2012

Susan Granger’s review of “2012” (Sony/Columbia Pictures)

 

    Does anyone remember how ominous it was when calendar turned from 1999 to 2000? Alarmists warned that Y2K might make all our computers fail, and I suspect that we’ll feel the same way – in retrospect – when December 21, 2012, comes and goes, despite so-called end of the Mayan calendar. But right now, it’s doomsday at the multiplex as Roland Emmerich (“Independence Day,” “The Day After Tomorrow”) draws on every cataclysmic disaster movie you’ve ever seen for this Noah’s Ark flood concept.

    The archetypical characters include the reluctant Everyman hero, Jackson Curtis (John Curtis), a failed novelist/divorced father who works as a limo driver for a Russian billionaire (Zlatko Buric). Jackson’s taking his children (Liam James, Morgan Lily) camping in Yellowstone National Park, where he discovers that his favorite lake has dried up because the temperature at the Earth’s core is rapidly rising and the Tectonic plates are moving. His ex-wife (Amanda Peet) is the strong mother who’s now living with a Porche-driving plastic surgeon/amateur pilot (Tom McCarthy), and, of course, there’s the nutjob, alarmist radio host/conspiracy theorist (Woody Harrelson), perched on a mountain-top. Meanwhile, a conscientious government scientist (Chiwetel Ejiofor), alarmed by an increase in solar flares and neutrino activity, had previously alerted the President (Danny Glover), his art-collecting daughter (Thandie Newton) and chief-of-staff (Oliver Platt), who have made plans to evacuate the planet via the Himalayas.

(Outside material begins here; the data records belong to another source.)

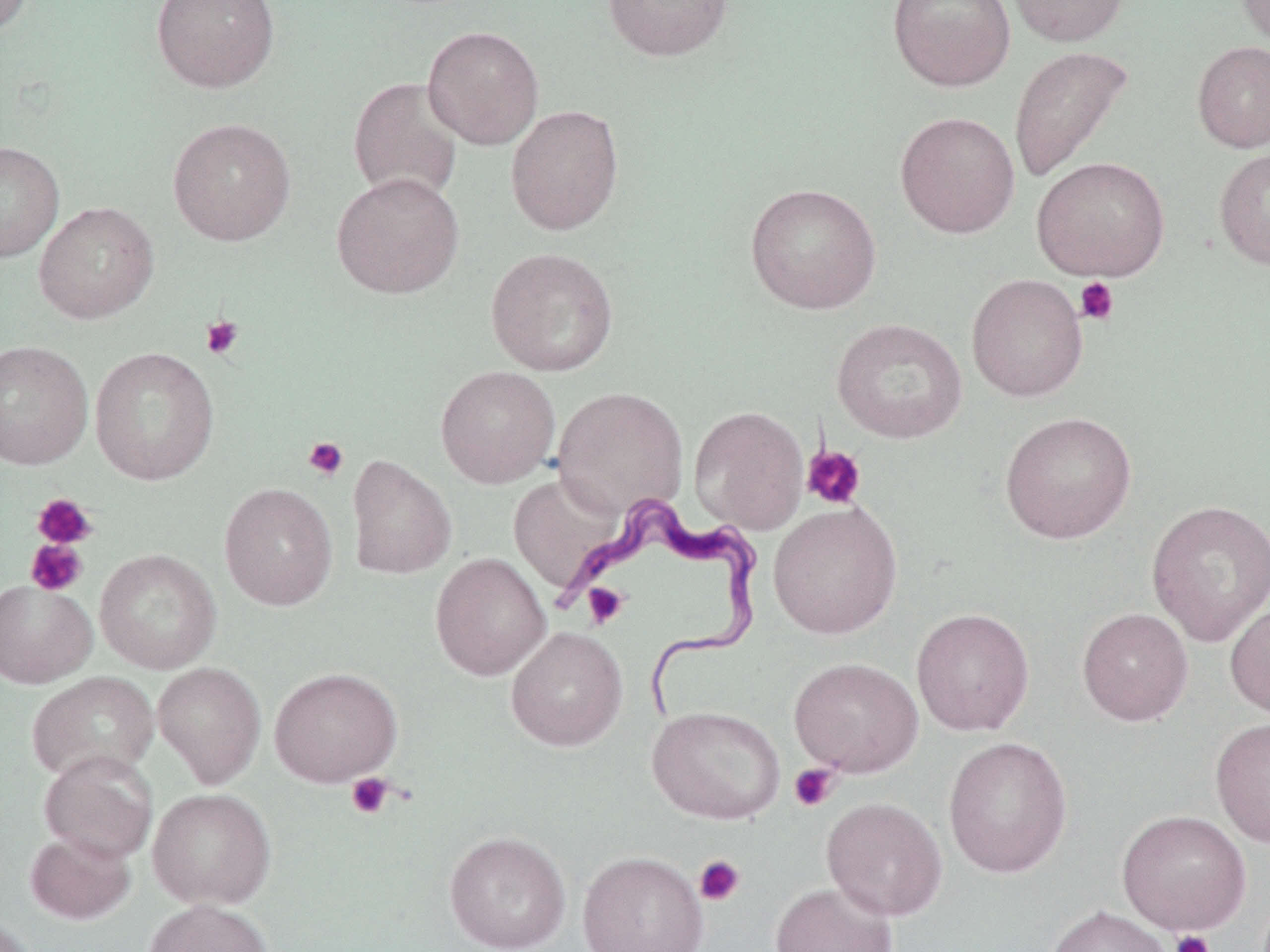
Summary:
  - Coordinate format: approximate bounding boxes as named x1/y1/x2/y2 corners in pixels
  - Trypanosoma brucei locations: (x1=569, y1=496, x2=765, y2=722)
  - Platelet locations: (x1=1075, y1=277, x2=1119, y2=325), (x1=200, y1=316, x2=244, y2=360), (x1=302, y1=436, x2=349, y2=481), (x1=802, y1=445, x2=867, y2=510), (x1=32, y1=493, x2=97, y2=550), (x1=25, y1=539, x2=88, y2=596), (x1=582, y1=583, x2=628, y2=629), (x1=788, y1=763, x2=840, y2=812), (x1=346, y1=772, x2=396, y2=819), (x1=694, y1=855, x2=746, y2=906), (x1=1169, y1=929, x2=1214, y2=952)
  - Uninfected red blood cell locations: (x1=0, y1=0, x2=35, y2=39), (x1=151, y1=0, x2=280, y2=93), (x1=603, y1=0, x2=734, y2=62), (x1=887, y1=0, x2=1015, y2=92), (x1=1004, y1=0, x2=1131, y2=47), (x1=1236, y1=0, x2=1270, y2=53), (x1=422, y1=25, x2=544, y2=150), (x1=1191, y1=40, x2=1270, y2=153), (x1=1008, y1=45, x2=1134, y2=184), (x1=347, y1=76, x2=464, y2=204), (x1=505, y1=104, x2=625, y2=235), (x1=895, y1=111, x2=1020, y2=238), (x1=167, y1=117, x2=296, y2=246), (x1=0, y1=141, x2=64, y2=262), (x1=1213, y1=146, x2=1270, y2=271), (x1=1031, y1=156, x2=1169, y2=281), (x1=331, y1=171, x2=465, y2=299), (x1=744, y1=182, x2=881, y2=315), (x1=34, y1=201, x2=159, y2=324), (x1=485, y1=247, x2=619, y2=377), (x1=966, y1=274, x2=1088, y2=402), (x1=831, y1=318, x2=967, y2=443), (x1=0, y1=340, x2=93, y2=470), (x1=89, y1=346, x2=220, y2=485), (x1=435, y1=365, x2=560, y2=488), (x1=553, y1=386, x2=688, y2=518), (x1=689, y1=405, x2=809, y2=534), (x1=999, y1=411, x2=1137, y2=544), (x1=346, y1=455, x2=457, y2=580), (x1=508, y1=472, x2=628, y2=598), (x1=218, y1=482, x2=339, y2=610), (x1=1147, y1=499, x2=1270, y2=647), (x1=768, y1=501, x2=902, y2=639), (x1=95, y1=549, x2=222, y2=673), (x1=430, y1=552, x2=551, y2=680), (x1=0, y1=580, x2=97, y2=688), (x1=1225, y1=599, x2=1270, y2=722), (x1=1077, y1=607, x2=1193, y2=726), (x1=911, y1=608, x2=1035, y2=736), (x1=505, y1=626, x2=627, y2=751), (x1=788, y1=657, x2=923, y2=776), (x1=152, y1=662, x2=266, y2=788), (x1=269, y1=666, x2=402, y2=786), (x1=26, y1=672, x2=160, y2=783), (x1=647, y1=705, x2=786, y2=825), (x1=1210, y1=716, x2=1270, y2=848), (x1=943, y1=736, x2=1073, y2=878), (x1=38, y1=749, x2=158, y2=864), (x1=147, y1=787, x2=277, y2=909), (x1=821, y1=796, x2=947, y2=921), (x1=1116, y1=810, x2=1251, y2=934), (x1=25, y1=830, x2=136, y2=924), (x1=444, y1=830, x2=571, y2=952), (x1=577, y1=849, x2=709, y2=952), (x1=770, y1=881, x2=898, y2=952), (x1=143, y1=898, x2=271, y2=952), (x1=1045, y1=905, x2=1173, y2=952), (x1=0, y1=915, x2=39, y2=951)
  - Slide-level diagnosis: Trypanosoma brucei
  - Modality: light microscopy
  - Stain: May-Grünwald-Giemsa
  - Field of view: single
  - Magnification: 1000x
  - Preparation: thin blood film
  - Image size: 1270×952 pixelsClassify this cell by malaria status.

    If you ignore the gobbledygook of geology and physics, what’s remarkable are the overabundance of CGI visual effects, repetitively featuring earthquakes collapsing skyscrapers and destroying cities, like Los Angeles and Rio de Janeiro, and monuments, like St. Peter’s Basilica, followed by volcanic eruptions and monstrous tsunamis submerging what’s left. (That’s how the aircraft carrier John F. Kennedy wipes out the White House.) To achieve close-ups of this absurdly catastrophic mass destruction, Emmerich and his production team built several outdoor stages on gimbals that, literally, shook the actors fleeing down the streets amid the mayhem.

    On the Granger Movie Gauge of 1 to 10, “2012” is a formulaic, frenzied 5. It’s a spectacular but ultimately silly blast.